North Point pastor apologizes for small church, 'selfish' parents comments

When Andy Stanley delivers the sermon at North Point Community Church in Alpharetta, his words are heard not only by the 4,700 or so parishioners in the sanctuary, but by tens of thousands of others who watch a real-time videocast at four other campuses.

Credit: Hyosub Shin

Credit: Hyosub Shin

When Andy Stanley delivers the sermon at North Point Community Church in Alpharetta, his words are heard not only by the 4,700 or so parishioners in the sanctuary, but by tens of thousands of others who watch a real-time videocast at four other campuses.

A metro Atlanta megachurch pastor is in the hot seat for remarks he made about small churches and the parents that attend them in one of his recent sermons, according to a recent Christianity Today report.

Andy Stanley, pastor of North Point Community Church, referred to parents who attend churches with small congregations and no student ministries as "stinking selfish" in a Feb. 28 message titled "Saved By The Church," according to the report by the media outlet, known for its coverage of Bible-based ministries.

North Point Community Church is a ministry with six locations across the metro Atlanta area.

Stanley founded North Point Ministries in 1995. The church's services now reach 30,000 parishioners at campuses in Alpharetta, Buckhead, Decatur and Sugar Hill, according to North Point's website.

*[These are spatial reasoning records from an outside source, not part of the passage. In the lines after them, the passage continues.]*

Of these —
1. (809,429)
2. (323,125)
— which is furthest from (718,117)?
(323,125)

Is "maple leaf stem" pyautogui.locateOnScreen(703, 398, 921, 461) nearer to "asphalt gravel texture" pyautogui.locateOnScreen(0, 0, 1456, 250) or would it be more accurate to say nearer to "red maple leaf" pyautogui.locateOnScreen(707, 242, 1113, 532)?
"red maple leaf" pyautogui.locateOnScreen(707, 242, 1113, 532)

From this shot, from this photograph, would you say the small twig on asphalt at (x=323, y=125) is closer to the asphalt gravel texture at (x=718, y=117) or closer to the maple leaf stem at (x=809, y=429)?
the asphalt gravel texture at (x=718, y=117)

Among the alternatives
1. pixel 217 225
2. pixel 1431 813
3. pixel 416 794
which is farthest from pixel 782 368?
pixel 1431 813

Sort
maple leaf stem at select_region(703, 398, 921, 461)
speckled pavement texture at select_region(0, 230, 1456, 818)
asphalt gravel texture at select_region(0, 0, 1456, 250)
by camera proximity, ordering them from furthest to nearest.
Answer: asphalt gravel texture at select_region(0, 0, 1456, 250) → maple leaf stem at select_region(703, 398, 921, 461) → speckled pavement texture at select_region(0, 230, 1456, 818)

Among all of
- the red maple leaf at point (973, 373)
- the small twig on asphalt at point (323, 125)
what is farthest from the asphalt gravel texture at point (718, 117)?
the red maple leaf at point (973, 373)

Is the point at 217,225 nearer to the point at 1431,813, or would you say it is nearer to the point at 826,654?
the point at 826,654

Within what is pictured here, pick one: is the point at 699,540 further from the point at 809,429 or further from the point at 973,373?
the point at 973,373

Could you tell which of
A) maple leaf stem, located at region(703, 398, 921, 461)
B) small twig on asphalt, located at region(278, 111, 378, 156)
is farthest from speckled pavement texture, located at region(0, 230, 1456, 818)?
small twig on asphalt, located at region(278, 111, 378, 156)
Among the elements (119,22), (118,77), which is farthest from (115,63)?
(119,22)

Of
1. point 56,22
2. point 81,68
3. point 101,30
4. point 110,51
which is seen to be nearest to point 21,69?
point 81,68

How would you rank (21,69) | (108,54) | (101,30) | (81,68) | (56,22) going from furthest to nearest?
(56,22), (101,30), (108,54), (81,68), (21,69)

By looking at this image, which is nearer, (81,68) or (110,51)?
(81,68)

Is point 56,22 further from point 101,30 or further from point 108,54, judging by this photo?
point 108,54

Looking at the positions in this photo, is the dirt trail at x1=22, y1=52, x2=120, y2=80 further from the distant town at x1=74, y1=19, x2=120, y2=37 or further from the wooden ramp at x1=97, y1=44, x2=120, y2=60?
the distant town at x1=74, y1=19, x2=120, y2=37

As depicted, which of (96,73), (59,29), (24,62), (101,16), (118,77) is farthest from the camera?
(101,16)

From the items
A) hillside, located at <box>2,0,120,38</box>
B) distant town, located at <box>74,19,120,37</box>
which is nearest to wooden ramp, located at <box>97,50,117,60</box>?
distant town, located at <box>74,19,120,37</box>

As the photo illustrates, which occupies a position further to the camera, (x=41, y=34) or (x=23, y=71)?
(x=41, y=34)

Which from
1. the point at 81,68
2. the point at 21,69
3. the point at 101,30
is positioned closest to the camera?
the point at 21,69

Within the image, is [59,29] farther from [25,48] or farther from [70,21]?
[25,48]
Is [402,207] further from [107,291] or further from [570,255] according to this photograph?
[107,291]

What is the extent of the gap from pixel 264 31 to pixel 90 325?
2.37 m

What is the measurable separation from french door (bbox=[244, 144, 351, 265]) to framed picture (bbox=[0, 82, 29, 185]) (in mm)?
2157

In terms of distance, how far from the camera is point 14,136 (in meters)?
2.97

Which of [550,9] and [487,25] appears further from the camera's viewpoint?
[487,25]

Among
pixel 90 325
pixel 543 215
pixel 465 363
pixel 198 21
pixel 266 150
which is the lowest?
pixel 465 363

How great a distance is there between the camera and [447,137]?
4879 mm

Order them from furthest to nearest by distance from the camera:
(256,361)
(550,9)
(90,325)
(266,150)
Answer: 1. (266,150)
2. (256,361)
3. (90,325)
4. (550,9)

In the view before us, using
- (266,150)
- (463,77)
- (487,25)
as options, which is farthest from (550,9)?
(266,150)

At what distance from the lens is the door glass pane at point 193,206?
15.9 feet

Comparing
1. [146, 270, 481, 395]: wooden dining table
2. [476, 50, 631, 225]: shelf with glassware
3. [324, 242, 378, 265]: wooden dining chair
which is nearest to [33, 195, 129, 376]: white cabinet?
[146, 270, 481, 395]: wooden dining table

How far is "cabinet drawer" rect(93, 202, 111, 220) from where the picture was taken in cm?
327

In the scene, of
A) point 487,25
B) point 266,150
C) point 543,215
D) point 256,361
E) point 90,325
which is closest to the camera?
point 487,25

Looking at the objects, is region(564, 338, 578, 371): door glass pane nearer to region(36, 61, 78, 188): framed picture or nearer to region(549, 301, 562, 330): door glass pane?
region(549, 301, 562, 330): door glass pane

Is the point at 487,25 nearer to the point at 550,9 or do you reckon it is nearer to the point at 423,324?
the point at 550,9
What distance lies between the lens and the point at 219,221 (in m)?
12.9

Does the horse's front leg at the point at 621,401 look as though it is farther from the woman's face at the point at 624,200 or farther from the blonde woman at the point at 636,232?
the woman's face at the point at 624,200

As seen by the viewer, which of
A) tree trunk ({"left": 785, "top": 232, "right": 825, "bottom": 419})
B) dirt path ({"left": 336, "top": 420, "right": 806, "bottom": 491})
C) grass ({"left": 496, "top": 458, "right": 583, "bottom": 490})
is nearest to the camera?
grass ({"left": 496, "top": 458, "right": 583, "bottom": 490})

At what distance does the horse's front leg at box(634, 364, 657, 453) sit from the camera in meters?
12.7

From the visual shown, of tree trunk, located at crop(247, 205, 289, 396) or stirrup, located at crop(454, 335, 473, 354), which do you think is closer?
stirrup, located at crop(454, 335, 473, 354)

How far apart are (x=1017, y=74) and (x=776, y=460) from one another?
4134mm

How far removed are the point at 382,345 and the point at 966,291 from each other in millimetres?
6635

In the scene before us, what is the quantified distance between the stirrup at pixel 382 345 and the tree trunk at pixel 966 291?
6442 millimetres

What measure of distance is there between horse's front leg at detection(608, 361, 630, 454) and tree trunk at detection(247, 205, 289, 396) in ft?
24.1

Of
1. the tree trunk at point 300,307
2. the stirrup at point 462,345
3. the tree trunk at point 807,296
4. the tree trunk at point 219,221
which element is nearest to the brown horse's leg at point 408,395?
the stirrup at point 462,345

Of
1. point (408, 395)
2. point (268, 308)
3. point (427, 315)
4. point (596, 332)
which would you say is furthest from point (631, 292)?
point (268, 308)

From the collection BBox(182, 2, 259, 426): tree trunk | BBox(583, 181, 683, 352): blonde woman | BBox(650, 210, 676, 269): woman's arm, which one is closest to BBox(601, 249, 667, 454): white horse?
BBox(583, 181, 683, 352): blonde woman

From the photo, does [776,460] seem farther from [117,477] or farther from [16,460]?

According to the online magazine, Stanley said in his sermon:

"When I hear adults say, 'Well I don't like a big church, I like about 200, I want to be able to know everybody.'

I say, 'You are so stinking selfish. You care nothing about the next generation. All you care about is you and your five friends. You don't care about your kids [or] anybody else's kids' … If you don't go to a church large enough where you can have enough middle schoolers and high schoolers to separate them so they can have small groups and grow up the local church, you are a selfish adult.

Get over it. Find yourself a big old church where your kids can connect with a bunch of people and grow up and love the local church. Instead… you drag your kids to a church they hate, and then they grow up and hate the local church. They go to college, and you pray that there will be a church in the college town that they connect with. Guess what? All those churches are big."

Stanley swiftly received online criticism for his message, with some online commenters rejecting the megachurch pastor’s comments.

One such critic was California pastor Karl Vaters, who wrote a Christianity Today blog, "Dear Andy Stanley, Please Be the Small Church's Ally, Not Our Enemy," on the preacher's sermon.

“Andy Stanley – a guy I like, though we've never met – has engaged in some seriously small thinking by using some of the strongest insults I've ever heard uttered in a public forum against small churches,” the pastor of Cornerstone Christian Fellowship said in his blog post.

In response to the social media criticism, Stanley issued an apology on Twitter Thursday:

In his interview with Christianity Today, Stanley expounded upon his Twitter apology.

"I’m not looking for sympathy here," he said. "It was devastating because my words undermined the importance, significance, and sacrifice of thousands of church planters and ministry leaders."